Consignes et exercices.
1 > Répondez aux questions suivantes d'après l'extrait sur Ça s'est passé à Rome.
(a) Quel est le titre italien de Ça s'est passé à Rome ?
(b) Quelle actrice interprète Ivana ?
(c) Pourquoi le bébé n'est-il pas encore baptisé ?
2 > Recopiez fidèlement le passage de l'extrait sur Ça s'est passé à Rome qui va de « Cette idée de » à « pour la cérémonie. ».
3 > Poursuivez l'extrait sur Ça s'est passé à Rome à partir de sa dernière phrase.

Extrait de référence.
_ _ _

Cette idée de diptyque se ressent d'autant plus si l'on compare les deux titres italiens, La Notte brava pour Les Garçons et La giornata balorda pour Ça s'est passé à Rome. Après la nuit d'errance des canailles de Les Garçons, voici donc la journée chaotique de David (Jean Sorel), jeune homme oisif malgré les responsabilités prématurées qui lui incombent. Il est en effet déjà père de famille depuis qu'il a mis enceinte sa voisine Ivana (Valeria Ciangottini) mais sans le sou ils ne sont pas mariés, vivent encore chez leurs parents respectifs et le bébé n'est pas encore baptisé faute de moyens pour la cérémonie.

_ _ _

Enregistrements
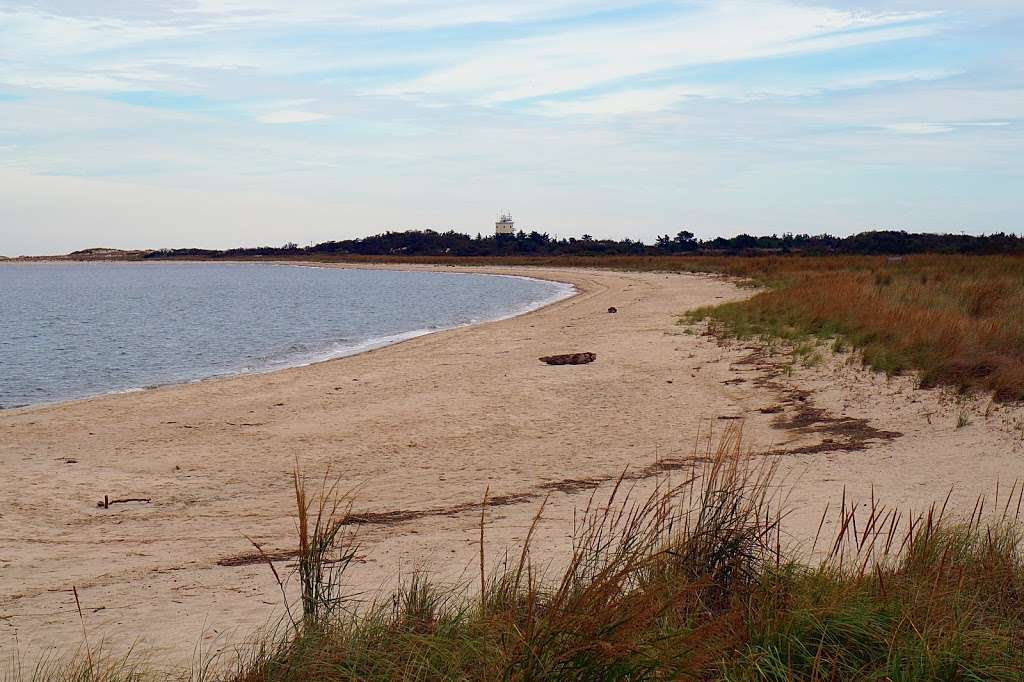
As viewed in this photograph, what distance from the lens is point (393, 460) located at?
9.11 meters

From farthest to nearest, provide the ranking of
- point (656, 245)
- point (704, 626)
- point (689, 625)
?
point (656, 245)
point (689, 625)
point (704, 626)

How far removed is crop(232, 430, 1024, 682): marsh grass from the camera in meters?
3.01

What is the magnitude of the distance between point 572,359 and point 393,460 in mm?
6843

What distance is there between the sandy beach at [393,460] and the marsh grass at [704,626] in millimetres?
843

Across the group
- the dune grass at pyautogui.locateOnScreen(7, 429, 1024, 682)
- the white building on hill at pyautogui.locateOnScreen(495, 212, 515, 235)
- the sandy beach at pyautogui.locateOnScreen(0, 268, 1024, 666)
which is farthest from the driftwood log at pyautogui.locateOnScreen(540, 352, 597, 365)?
the white building on hill at pyautogui.locateOnScreen(495, 212, 515, 235)

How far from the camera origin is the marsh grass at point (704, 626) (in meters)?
3.01

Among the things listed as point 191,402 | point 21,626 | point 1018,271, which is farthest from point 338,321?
point 21,626

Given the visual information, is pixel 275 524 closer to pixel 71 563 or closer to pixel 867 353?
pixel 71 563

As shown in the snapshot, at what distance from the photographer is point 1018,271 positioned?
25234mm

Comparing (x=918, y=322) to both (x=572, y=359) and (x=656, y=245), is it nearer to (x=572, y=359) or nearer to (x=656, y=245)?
(x=572, y=359)

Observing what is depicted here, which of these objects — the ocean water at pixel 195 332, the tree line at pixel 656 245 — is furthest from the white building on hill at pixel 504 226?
the ocean water at pixel 195 332

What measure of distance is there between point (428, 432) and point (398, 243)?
447 ft

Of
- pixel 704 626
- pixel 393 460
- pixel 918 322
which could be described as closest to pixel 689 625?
pixel 704 626

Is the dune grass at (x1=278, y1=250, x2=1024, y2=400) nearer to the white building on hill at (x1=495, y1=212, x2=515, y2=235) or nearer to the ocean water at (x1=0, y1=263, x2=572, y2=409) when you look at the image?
the ocean water at (x1=0, y1=263, x2=572, y2=409)
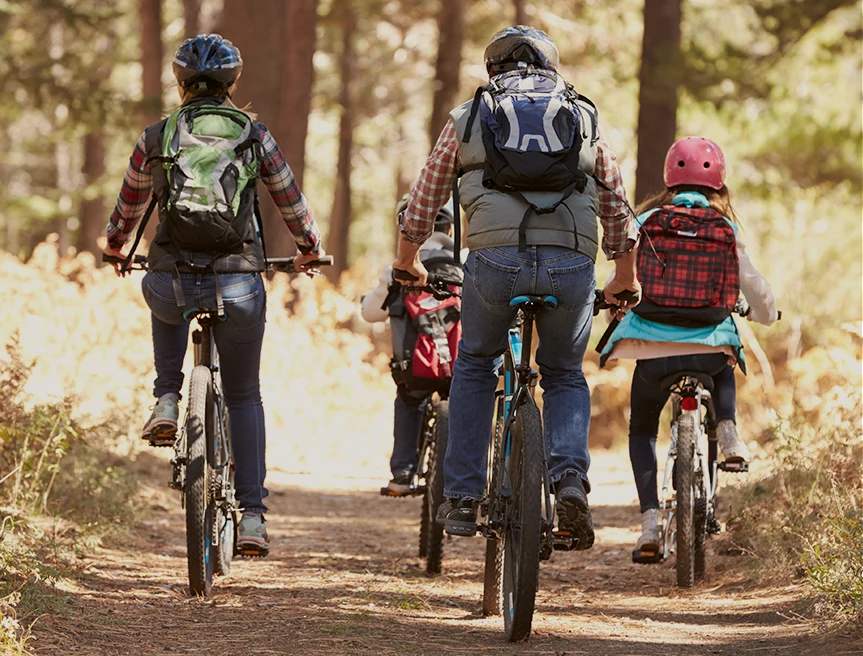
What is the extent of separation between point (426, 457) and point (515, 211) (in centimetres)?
268

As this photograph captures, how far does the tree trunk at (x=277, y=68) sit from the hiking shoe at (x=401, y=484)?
9.03m

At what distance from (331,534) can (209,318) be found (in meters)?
3.55

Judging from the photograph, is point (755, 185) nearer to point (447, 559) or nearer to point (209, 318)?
point (447, 559)

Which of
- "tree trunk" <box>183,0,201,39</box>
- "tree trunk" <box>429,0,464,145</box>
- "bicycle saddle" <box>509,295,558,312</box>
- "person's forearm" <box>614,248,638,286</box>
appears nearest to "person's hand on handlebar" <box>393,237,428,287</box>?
"bicycle saddle" <box>509,295,558,312</box>

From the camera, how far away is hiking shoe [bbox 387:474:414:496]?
23.7 ft

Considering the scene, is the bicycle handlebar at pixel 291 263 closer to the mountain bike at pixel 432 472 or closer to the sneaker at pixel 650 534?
the mountain bike at pixel 432 472

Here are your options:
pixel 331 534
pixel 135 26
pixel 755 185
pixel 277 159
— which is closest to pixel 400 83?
pixel 135 26

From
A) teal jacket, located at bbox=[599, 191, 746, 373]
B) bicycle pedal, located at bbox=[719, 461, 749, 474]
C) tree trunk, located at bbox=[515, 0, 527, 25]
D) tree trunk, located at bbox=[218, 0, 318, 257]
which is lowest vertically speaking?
bicycle pedal, located at bbox=[719, 461, 749, 474]

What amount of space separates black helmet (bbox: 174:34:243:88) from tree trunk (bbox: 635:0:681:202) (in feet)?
22.5

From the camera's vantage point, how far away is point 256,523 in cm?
597

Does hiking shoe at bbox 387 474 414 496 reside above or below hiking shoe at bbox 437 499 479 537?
above

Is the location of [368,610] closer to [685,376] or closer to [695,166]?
[685,376]

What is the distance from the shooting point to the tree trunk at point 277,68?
639 inches

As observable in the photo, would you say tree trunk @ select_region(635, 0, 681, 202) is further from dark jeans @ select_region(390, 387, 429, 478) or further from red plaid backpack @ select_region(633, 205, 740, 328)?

_ _ _

Réponses par consigne.
1 >
(a) La giornata balorda.
(b) Valeria Ciangottini.
(c) Faute de moyens pour la cérémonie.

2 >
Cette idée de diptyque se ressent d'autant plus si l'on compare les deux titres italiens, La Notte brava pour Les Garçons et La giornata balorda pour Ça s'est passé à Rome. Après la nuit d'errance des canailles de Les Garçons, voici donc la journée chaotique de David (Jean Sorel), jeune homme oisif malgré les responsabilités prématurées qui lui incombent. Il est en effet déjà père de famille depuis qu'il a mis enceinte sa voisine Ivana (Valeria Ciangottini) mais sans le sou ils ne sont pas mariés, vivent encore chez leurs parents respectifs et le bébé n'est pas encore baptisé faute de moyens pour la cérémonie.

3 >
Régulièrement invectivé par sa mère et sa belle-famille, David semble pourtant indifférent à leurs remontrances. Bolognini ouvre le film sur une image esthétisante qui dresse la facette réaliste de Pasolini et la sienne plus stylisée avec une caméra qui avance en contre-plongée sur sous les linges accrochés entre les modestes bâtiments où vive les protagonistes. C'est une manière de faire cohabiter l'indolence du héros David et la misère dans laquelle il vit. Toute l'intrigue lâche du film joue sur cette dualité puisque David passe dans les faits cette journée à chercher du travail, mais dans la réalité n'effectue que des chemins de traverse du fait de son inconséquence. La bonne volonté initiale de notre héros se heurte à l'indifférence de ces interlocuteurs nantis qui le font tourner en rond dans la ville sans la moindre embauche, quand ce n'est pas sa propre concupiscence qui le détourne de son objectif dès qu'une jolie femme passe devant ses yeux.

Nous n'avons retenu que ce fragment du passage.